§ **Dataset excerpt**:
☆ ☆ ☆

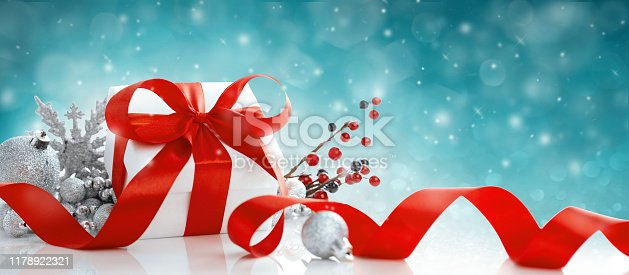 Red Christmas gift box and baubles on blue background. Holiday greeting card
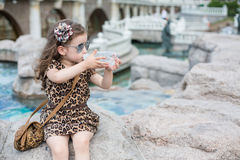 The girl is drinking from a bottle while sitting on a rock. Next to a fountain royalty free stock photos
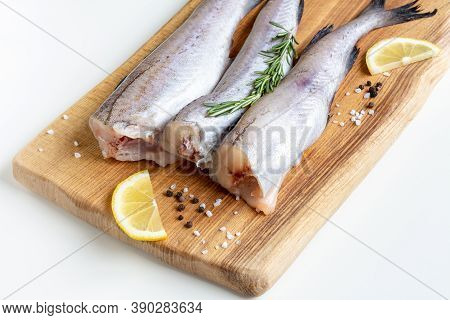 Raw Pollock Fish On A Wooden Board With Lemon And Spices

☆ ☆ ☆

§ **Your assignment**:
Restate the data above exactly, stripping out each image.

§ **Exercise result**:
 Red Christmas gift box and baubles on blue background. Holiday greeting card
 The girl is drinking from a bottle while sitting on a rock. Next to a fountain royalty free stock photos
 Raw Pollock Fish On A Wooden Board With Lemon And Spices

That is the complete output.